Homozygosity and physical mapping of the autosomal recessive retinitis pigmentosa locus (RP14) on chromosome 6p21.3.

Retinitis pigmentosa (RP) is a heterogeneous genetic disorder with autosomal dominant, autosomal recessive, and X-linked forms. We previously mapped an additional arRP locus to chromosome 6p21 (RP14) in a single extended kinship from the Dominican Republic. Aided by a second linked RP pedigree from the same region of the Dominican Republic, we have refined the disease locus to a 2-cM region that is homozygous-by-descent in both pedigrees. A complete YAC, and a partial BAC, contig of the RP14 locus was constructed between the markers D6S1560 and D6S291, encompassing approximately 2.1 Mb. The contig contains 12 YACs and 31 BACs and is characterized by 45 markers including 8 microsatellite markers, 6 gene-derived sequences/ESTs obtained from the databases, and 28 new STSs and 4 new ESTs obtained by BLAST search using DNA sequence from the ends of the BAC and YAC inserts. With a STS density of approximately 1 every 20 kilobases, this contig significantly enhances available maps of the region.

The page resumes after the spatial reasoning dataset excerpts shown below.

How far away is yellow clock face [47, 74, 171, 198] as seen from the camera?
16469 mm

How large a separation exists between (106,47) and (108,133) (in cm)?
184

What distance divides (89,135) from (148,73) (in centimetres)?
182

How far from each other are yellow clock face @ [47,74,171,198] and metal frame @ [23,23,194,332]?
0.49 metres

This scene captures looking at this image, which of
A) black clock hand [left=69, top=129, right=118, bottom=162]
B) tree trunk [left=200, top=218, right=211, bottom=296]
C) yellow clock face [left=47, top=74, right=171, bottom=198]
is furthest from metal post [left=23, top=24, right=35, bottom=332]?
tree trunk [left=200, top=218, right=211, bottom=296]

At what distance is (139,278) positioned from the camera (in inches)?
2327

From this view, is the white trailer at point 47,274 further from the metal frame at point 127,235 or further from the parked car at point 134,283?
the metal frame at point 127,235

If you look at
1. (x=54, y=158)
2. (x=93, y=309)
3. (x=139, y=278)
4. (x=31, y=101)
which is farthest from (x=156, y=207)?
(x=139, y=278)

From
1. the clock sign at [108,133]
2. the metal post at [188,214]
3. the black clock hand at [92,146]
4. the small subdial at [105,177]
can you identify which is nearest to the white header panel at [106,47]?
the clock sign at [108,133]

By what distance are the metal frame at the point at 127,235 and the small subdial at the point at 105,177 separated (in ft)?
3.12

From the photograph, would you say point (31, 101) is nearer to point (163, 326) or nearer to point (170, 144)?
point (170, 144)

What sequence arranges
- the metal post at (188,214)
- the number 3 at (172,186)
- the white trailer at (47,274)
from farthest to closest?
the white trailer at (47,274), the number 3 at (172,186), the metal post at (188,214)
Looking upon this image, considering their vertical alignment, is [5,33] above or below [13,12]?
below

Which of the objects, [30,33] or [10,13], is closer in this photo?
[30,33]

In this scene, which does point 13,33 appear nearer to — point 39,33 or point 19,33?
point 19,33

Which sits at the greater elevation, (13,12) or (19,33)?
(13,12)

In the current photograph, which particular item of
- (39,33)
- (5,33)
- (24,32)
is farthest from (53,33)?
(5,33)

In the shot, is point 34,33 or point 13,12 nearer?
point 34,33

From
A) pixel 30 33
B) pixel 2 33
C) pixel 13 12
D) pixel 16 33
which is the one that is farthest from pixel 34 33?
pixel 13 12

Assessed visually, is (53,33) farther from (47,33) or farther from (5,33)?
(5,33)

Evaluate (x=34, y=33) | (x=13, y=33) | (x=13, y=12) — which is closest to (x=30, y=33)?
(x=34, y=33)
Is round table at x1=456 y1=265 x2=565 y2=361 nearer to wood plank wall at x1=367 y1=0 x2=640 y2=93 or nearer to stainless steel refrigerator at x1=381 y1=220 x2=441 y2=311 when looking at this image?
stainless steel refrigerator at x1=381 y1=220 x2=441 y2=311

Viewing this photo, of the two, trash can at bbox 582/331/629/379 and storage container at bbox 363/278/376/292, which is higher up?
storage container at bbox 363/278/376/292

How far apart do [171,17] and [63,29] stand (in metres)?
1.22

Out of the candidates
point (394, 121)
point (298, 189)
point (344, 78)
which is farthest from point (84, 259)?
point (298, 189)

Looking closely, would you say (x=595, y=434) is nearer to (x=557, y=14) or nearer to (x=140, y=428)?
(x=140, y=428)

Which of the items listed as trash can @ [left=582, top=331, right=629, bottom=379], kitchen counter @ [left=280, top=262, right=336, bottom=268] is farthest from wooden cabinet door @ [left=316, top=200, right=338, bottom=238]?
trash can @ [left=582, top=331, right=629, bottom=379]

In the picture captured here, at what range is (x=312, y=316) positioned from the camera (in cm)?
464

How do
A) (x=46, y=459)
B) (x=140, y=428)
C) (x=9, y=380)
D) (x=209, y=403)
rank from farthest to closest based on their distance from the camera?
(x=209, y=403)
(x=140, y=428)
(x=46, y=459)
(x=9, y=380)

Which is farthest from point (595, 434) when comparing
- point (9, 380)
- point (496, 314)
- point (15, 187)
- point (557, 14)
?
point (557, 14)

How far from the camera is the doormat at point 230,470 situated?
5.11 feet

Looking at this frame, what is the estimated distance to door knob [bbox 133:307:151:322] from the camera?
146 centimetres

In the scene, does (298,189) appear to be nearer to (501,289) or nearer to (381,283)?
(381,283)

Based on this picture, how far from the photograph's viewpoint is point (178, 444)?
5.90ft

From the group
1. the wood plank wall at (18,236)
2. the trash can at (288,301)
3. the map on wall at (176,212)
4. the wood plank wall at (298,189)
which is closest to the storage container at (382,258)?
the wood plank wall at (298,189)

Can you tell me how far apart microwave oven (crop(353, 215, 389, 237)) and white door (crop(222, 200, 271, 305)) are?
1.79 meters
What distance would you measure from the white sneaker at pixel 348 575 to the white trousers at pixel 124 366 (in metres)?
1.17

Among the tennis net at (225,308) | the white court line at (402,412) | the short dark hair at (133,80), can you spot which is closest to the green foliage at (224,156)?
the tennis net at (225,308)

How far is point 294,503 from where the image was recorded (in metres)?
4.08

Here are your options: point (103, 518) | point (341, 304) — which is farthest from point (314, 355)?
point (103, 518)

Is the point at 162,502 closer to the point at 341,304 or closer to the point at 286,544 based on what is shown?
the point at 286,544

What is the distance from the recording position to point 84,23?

TULP1 mutation in two extended Dominican kindreds with autosomal recessive retinitis pigmentosa.

The RP14 autosomal recessive Retinitis pigmentosa (arRP) locus has been mapped to a 2cM region of chromosome 6p21.3. TULP1 (the gene encoding tubby-like protein 1) is a candidate target for the disease mutation because it maps to the RP14 minimum genetic region and because a mutation in the highly homologous mouse tub gene leads to obesity, deafness and early progressive retinal degeneration. Here we report a splice-site mutation (IVS14+1, G-->A) that is homozygous in all affected individuals (N=33) and heterozygous in all obligate carriers (N=50) from two RP14-linked kindreds. The mutation was not observed in 210 unrelated controls. The data indicate that impairment of TULP1 protein function is a rare cause of arRP and that the normal protein plays an essential role in the physiology of the retina.